Saturday, July 12, 2014

Charles C. Walker, Sr., A ranger during the Revolution

(Family Lineage: 1 Charles Walker Sr.; 2 Charles Walker, Jr.; 3 Eliza Frances Walker; 4 Emarine Bartram;
5 Queen Rebecca Dickerson; 6 Edna Bethel Franklin; 7 Judith Ann Hayward)

1755 - 1810
As an Englishman who had migrated to America in 1737, you have to wonder how Charles' father would have felt if he had still been alive when his son joined the movement to free America from Great Britain. Proud? Disturbed? Hurt?  On the other side of the family, Charles' mother, Elizabeth Taylor, was related to a future president, President Zachary Taylor, the 12th President of the United States, who took office in 1849 and died only 16 months later of an unknown cause (fodder for another post?).
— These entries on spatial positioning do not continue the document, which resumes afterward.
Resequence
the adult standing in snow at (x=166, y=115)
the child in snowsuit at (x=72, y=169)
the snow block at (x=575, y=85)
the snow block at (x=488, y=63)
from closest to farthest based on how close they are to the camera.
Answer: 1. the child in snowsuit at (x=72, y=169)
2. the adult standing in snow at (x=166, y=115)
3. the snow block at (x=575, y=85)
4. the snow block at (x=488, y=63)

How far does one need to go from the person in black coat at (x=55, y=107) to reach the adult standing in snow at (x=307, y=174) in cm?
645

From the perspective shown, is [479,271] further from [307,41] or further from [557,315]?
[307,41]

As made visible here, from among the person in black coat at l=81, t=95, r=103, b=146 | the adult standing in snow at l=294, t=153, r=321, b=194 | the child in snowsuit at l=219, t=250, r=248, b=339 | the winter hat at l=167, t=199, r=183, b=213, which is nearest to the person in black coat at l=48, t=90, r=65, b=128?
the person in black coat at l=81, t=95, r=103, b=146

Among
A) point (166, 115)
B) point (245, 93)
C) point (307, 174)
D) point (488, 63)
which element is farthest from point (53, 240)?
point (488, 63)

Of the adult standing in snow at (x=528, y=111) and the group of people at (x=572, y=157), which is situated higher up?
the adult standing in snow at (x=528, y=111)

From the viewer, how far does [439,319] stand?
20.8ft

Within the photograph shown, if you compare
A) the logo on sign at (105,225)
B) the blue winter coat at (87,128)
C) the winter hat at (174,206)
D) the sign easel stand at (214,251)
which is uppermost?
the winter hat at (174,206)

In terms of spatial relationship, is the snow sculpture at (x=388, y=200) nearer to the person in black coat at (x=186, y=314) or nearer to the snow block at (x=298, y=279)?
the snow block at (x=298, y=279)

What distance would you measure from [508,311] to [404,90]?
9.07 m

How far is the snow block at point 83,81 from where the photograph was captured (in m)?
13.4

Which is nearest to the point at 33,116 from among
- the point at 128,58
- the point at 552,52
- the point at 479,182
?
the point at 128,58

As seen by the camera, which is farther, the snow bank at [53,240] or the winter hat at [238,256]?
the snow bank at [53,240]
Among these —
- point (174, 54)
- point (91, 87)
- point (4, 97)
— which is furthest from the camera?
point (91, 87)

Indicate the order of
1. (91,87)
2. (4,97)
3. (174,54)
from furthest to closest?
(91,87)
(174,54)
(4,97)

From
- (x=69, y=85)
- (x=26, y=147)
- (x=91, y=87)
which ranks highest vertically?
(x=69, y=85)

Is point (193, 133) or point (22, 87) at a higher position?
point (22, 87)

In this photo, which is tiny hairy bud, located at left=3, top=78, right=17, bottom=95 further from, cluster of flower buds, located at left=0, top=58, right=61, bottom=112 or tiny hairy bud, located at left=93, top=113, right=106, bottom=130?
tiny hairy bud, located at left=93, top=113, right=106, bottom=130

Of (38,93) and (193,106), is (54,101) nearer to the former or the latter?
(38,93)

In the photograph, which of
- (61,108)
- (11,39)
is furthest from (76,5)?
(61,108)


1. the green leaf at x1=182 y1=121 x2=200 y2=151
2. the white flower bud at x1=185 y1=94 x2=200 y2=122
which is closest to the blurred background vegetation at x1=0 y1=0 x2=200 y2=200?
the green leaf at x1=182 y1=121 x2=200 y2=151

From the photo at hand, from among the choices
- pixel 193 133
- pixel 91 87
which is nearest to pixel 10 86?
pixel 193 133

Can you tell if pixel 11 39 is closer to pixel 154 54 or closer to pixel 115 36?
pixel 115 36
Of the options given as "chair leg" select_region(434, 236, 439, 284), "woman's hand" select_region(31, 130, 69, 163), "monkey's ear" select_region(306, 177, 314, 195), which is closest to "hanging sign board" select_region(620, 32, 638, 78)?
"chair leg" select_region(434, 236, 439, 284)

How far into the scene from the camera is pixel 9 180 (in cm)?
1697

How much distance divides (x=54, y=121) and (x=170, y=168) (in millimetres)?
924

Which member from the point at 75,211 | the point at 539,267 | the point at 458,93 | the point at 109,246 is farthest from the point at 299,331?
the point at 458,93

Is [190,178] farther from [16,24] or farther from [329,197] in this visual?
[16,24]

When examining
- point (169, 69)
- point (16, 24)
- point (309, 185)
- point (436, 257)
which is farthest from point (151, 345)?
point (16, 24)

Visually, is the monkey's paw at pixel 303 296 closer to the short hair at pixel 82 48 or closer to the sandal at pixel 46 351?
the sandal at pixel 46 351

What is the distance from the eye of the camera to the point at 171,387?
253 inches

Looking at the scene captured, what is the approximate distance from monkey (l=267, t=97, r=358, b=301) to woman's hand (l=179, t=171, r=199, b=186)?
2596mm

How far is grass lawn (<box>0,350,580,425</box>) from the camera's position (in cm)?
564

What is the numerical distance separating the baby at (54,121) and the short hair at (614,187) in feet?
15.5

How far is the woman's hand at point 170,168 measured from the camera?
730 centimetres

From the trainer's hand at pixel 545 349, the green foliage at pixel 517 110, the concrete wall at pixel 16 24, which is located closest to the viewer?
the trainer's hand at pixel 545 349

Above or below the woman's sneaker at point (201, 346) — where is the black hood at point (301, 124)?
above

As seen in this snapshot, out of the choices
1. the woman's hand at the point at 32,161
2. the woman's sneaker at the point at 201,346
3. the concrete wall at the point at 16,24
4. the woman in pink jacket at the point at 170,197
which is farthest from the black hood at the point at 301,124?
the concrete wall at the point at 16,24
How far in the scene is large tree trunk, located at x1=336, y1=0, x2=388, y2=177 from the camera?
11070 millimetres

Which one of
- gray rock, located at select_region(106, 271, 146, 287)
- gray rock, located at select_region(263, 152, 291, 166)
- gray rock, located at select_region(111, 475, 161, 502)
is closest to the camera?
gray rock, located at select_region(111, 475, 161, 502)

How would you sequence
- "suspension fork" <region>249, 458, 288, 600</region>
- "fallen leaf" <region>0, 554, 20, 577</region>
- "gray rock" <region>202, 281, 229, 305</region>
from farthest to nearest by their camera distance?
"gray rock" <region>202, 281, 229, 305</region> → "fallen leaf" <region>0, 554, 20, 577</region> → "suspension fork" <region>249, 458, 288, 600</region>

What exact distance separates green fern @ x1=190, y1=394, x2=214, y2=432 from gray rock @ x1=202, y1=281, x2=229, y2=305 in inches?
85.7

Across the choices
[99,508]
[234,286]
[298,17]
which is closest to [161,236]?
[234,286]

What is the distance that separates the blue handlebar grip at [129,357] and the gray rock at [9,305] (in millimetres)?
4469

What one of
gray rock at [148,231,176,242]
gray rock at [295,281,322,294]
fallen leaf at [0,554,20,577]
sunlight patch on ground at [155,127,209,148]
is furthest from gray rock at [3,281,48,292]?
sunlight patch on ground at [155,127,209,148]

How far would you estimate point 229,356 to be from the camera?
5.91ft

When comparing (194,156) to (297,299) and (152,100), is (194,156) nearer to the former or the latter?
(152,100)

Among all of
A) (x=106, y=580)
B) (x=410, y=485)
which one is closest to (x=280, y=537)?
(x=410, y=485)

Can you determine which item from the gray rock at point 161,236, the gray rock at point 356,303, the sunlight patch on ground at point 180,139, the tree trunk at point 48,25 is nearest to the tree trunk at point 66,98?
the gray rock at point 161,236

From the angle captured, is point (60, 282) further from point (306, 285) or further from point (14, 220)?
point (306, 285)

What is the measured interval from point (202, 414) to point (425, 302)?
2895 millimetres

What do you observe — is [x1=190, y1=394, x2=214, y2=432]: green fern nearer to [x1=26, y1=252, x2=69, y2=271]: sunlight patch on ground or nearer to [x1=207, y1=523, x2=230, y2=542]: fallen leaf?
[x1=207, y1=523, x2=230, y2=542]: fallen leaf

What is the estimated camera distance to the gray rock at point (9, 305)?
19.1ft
In 1774, 19 year old Charles married 18 year old Elizabeth Margaret Peters, whose father and mother had both migrated from Germany and were neighbors of the Walkers.  Elizabeth's brothers were Charles' closest friends and fellow soldiers.  Ten children were born to the couple, at least one of whom, Chrispianos, fought in the War of 1812 and was featured in a previous post.  (You might want to keep an eye out for future posts describing their other sons' adventures, which included  murder!)
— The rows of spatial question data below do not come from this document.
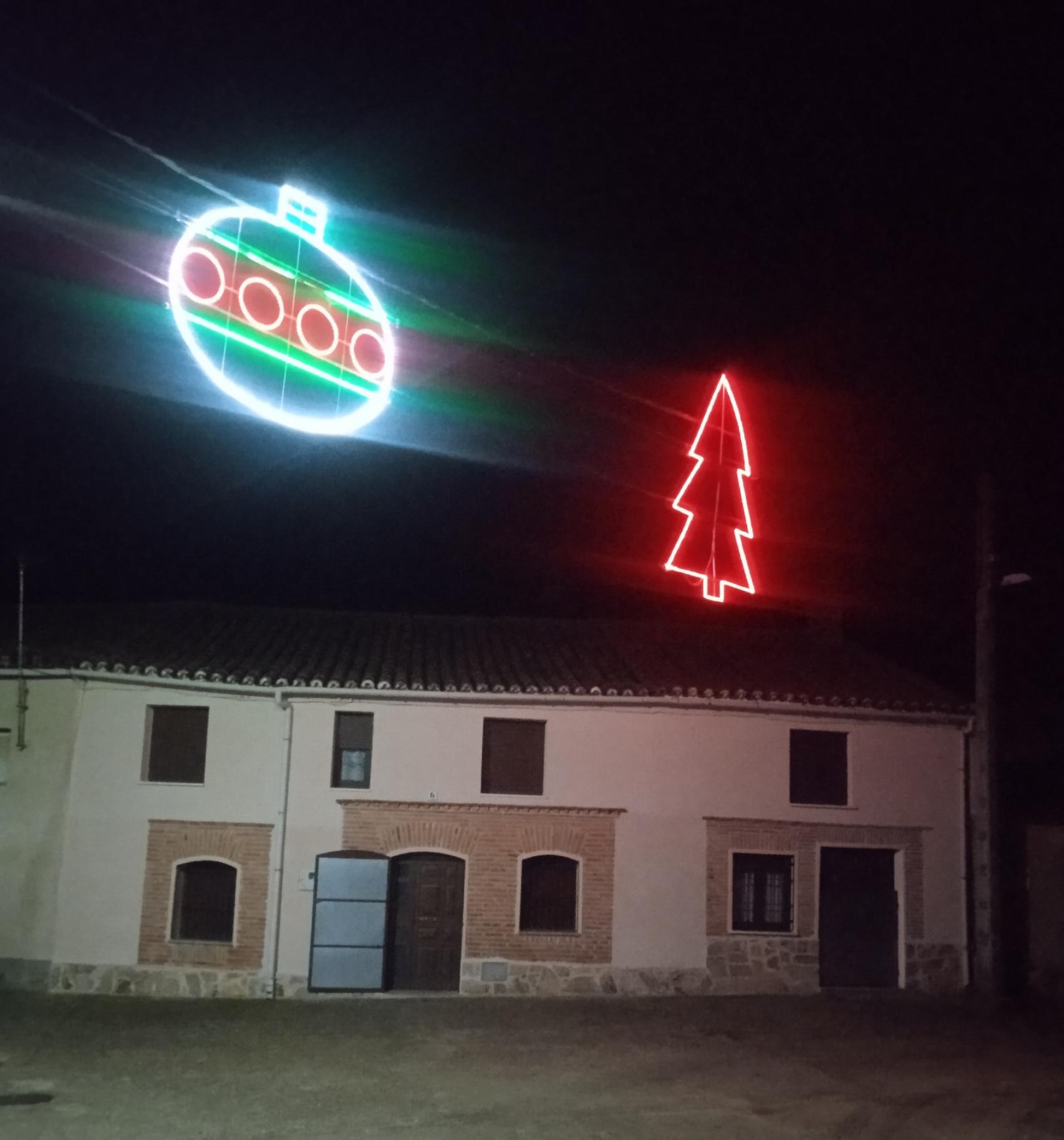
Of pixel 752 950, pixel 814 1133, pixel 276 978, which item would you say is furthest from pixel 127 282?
pixel 752 950

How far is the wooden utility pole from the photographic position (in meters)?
16.2

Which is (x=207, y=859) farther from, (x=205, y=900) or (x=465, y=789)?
(x=465, y=789)

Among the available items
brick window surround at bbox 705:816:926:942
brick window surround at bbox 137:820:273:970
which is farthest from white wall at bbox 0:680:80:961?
brick window surround at bbox 705:816:926:942

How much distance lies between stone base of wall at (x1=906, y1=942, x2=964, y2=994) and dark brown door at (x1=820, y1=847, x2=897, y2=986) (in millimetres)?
256

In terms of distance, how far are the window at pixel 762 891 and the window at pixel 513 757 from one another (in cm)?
326

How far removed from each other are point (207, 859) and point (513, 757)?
4.68 m

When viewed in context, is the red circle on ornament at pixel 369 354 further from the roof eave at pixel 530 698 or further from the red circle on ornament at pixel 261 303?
the roof eave at pixel 530 698

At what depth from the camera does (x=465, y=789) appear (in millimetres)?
16406

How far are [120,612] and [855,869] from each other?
1289cm

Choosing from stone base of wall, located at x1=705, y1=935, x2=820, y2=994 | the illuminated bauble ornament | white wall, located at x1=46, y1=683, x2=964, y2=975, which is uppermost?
the illuminated bauble ornament

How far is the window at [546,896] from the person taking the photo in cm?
1645

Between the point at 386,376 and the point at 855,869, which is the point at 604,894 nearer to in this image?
the point at 855,869

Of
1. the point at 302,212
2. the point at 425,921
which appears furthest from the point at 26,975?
the point at 302,212

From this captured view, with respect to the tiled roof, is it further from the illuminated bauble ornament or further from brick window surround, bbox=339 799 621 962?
the illuminated bauble ornament
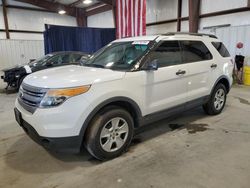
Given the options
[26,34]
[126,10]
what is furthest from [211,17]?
[26,34]

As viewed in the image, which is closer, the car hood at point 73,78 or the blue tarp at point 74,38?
the car hood at point 73,78

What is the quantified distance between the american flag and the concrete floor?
660 cm

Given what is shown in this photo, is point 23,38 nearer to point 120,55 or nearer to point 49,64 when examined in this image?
point 49,64

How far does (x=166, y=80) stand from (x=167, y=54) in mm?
421

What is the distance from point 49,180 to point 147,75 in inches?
70.0

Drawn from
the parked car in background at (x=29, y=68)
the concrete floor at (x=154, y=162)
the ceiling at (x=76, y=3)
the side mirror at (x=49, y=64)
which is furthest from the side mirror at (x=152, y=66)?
the ceiling at (x=76, y=3)

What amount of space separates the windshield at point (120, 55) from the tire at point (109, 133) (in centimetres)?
66

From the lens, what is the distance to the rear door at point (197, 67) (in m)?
3.66

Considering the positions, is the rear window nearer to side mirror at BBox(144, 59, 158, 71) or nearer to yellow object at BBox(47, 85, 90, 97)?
side mirror at BBox(144, 59, 158, 71)

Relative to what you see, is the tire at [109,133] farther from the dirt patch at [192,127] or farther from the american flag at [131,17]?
the american flag at [131,17]

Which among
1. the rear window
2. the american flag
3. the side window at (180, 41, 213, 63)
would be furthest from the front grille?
the american flag

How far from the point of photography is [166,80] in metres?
3.26

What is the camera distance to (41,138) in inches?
99.1

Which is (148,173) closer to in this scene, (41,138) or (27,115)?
(41,138)
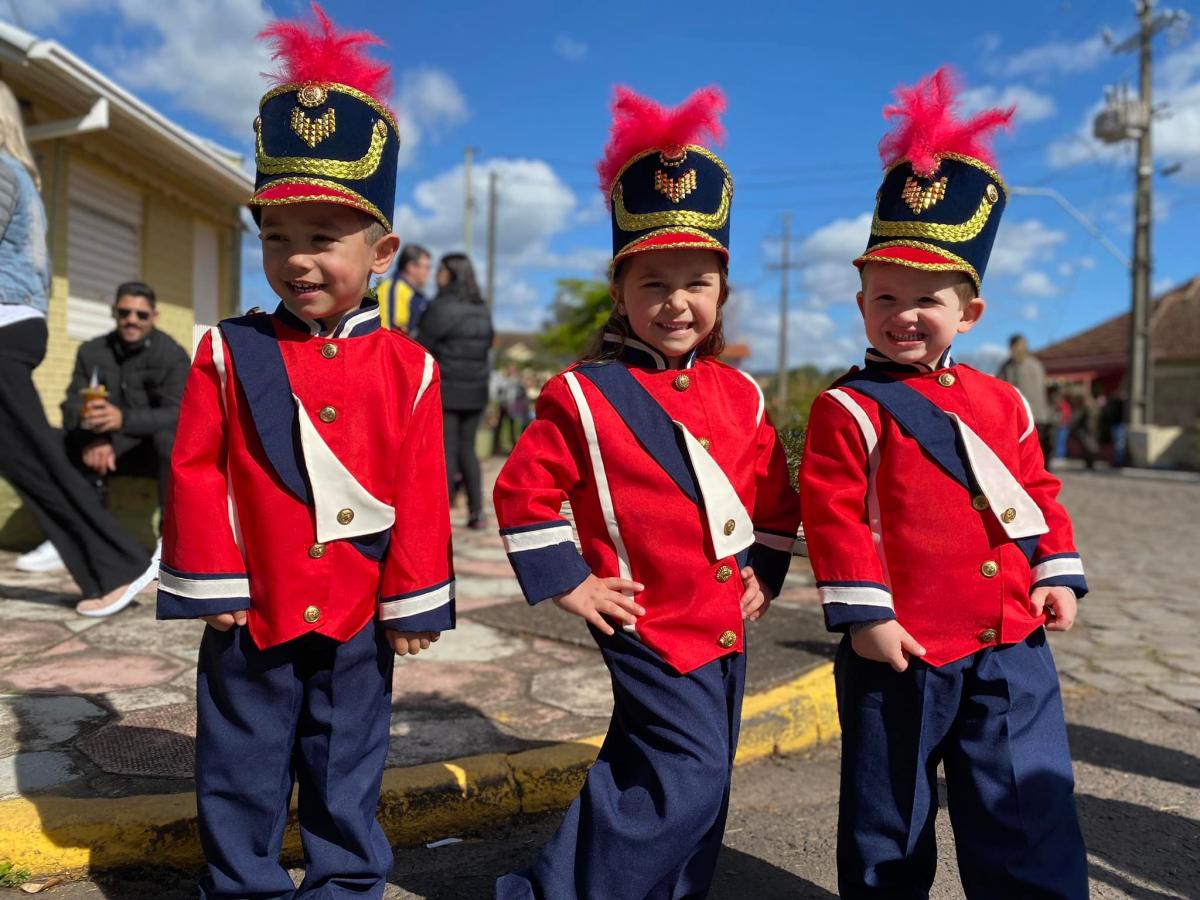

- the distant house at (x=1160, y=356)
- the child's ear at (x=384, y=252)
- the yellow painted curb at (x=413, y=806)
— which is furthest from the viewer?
the distant house at (x=1160, y=356)

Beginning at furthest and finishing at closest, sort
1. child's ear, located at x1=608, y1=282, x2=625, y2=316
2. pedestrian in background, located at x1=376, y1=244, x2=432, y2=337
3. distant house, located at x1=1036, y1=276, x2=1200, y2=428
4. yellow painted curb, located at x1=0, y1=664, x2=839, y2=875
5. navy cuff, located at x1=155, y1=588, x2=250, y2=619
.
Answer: distant house, located at x1=1036, y1=276, x2=1200, y2=428
pedestrian in background, located at x1=376, y1=244, x2=432, y2=337
yellow painted curb, located at x1=0, y1=664, x2=839, y2=875
child's ear, located at x1=608, y1=282, x2=625, y2=316
navy cuff, located at x1=155, y1=588, x2=250, y2=619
As war broke out, Charles enlisted as a ranger under Captain Peter Hogg, a well-known soldier who had fought in the French and Indian War under General George Washington.   According to "Rangers in Colonial and Revolutionary America” the concept of training men to be rangers originated in the seventeenth century when colonists and Indian tribes continually waged war against each other. They were full-time soldiers employed to "range" between fixed frontier fortifications, doing reconnaissance and providing early warning of hostile raids. They also served as scouts and guides. ( 

His final battle as a ranger occurred at Yorktown.  A lot was at stake! Yorktown had been established on the Chesapeake Bay in 1691 in order to regulate trade and collect taxes. By the early 1700s, it had emerged as a major Virginia port and economic center with 250 to 300 buildings and a population of almost 2,000 people. 
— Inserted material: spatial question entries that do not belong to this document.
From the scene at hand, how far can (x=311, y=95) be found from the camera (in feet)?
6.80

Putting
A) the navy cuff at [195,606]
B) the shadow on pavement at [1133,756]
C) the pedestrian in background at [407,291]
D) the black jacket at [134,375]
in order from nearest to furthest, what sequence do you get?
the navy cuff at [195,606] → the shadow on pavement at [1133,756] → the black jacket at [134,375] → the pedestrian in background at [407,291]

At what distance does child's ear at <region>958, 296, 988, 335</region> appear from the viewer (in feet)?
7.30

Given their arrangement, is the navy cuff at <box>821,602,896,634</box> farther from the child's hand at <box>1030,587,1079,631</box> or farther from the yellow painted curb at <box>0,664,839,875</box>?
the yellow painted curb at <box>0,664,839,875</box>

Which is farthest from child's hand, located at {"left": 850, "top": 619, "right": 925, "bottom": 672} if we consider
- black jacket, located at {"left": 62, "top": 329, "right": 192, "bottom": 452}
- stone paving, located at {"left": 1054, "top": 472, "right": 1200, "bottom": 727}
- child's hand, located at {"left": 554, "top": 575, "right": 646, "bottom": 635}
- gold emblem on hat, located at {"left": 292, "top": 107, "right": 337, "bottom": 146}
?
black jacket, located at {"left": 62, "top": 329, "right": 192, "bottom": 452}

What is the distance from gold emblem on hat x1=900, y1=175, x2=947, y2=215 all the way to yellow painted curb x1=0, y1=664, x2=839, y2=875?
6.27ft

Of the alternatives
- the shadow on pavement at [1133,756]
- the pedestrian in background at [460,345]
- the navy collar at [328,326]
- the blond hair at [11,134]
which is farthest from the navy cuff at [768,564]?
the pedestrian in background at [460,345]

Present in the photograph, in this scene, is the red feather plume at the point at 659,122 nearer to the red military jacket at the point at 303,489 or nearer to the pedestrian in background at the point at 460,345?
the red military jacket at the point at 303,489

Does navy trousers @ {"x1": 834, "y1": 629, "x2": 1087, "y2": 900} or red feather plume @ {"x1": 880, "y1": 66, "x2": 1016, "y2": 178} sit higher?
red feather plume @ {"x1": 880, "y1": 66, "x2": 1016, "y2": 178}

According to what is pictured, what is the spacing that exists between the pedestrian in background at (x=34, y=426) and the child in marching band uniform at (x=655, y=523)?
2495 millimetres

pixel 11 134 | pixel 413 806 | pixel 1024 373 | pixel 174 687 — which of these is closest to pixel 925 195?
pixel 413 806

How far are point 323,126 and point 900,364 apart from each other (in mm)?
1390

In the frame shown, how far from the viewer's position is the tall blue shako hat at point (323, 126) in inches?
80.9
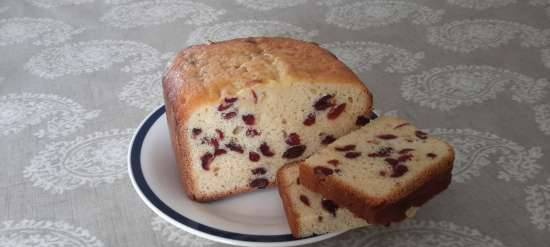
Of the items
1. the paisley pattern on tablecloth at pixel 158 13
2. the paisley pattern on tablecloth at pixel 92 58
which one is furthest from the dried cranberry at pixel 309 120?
the paisley pattern on tablecloth at pixel 158 13

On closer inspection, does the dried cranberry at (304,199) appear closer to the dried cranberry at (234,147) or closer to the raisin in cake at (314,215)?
the raisin in cake at (314,215)

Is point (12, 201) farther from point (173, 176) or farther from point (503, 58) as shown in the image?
point (503, 58)

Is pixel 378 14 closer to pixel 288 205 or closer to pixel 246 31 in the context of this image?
pixel 246 31

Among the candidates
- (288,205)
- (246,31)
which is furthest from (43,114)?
(288,205)

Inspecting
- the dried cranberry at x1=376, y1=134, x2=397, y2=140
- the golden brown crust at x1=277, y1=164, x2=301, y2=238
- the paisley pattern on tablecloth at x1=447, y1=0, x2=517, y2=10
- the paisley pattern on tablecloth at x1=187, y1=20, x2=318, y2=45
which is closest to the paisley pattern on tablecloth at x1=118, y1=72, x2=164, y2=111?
the paisley pattern on tablecloth at x1=187, y1=20, x2=318, y2=45

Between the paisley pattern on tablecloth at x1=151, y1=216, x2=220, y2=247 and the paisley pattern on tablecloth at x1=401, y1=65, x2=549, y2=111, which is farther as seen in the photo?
the paisley pattern on tablecloth at x1=401, y1=65, x2=549, y2=111

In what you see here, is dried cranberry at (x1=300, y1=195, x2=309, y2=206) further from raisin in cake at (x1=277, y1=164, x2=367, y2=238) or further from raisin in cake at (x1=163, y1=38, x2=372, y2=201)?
raisin in cake at (x1=163, y1=38, x2=372, y2=201)

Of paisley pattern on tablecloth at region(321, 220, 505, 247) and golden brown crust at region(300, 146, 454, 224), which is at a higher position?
golden brown crust at region(300, 146, 454, 224)

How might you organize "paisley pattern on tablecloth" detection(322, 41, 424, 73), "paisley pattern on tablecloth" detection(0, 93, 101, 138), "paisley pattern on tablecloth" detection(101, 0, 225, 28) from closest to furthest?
1. "paisley pattern on tablecloth" detection(0, 93, 101, 138)
2. "paisley pattern on tablecloth" detection(322, 41, 424, 73)
3. "paisley pattern on tablecloth" detection(101, 0, 225, 28)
The Revolution was in its seventh year when, in 1781, British General Lord Charles Cornwallis brought his army to Yorktown to establish a naval base. During the siege by American and French forces that followed, much of the town was destroyed. In fact, by the end of the war, less than 70 buildings and 661 people remained. 
Excerpts from "This Day in History" describe the situation in 1781 when, by an incredible stroke of luck for the Patriots, the French fleet sailed into the Chesapeake Bay just as Cornwallis was choosing Yorktown, at the mouth of the Chesapeake Bay, as his base.

"Upon getting this report, Washington ordered the  Marquis de Lafayette and an American army of 5,000 troops to block Cornwallis' escape from Yorktown by land, while the French naval fleet blocked the British escape by sea.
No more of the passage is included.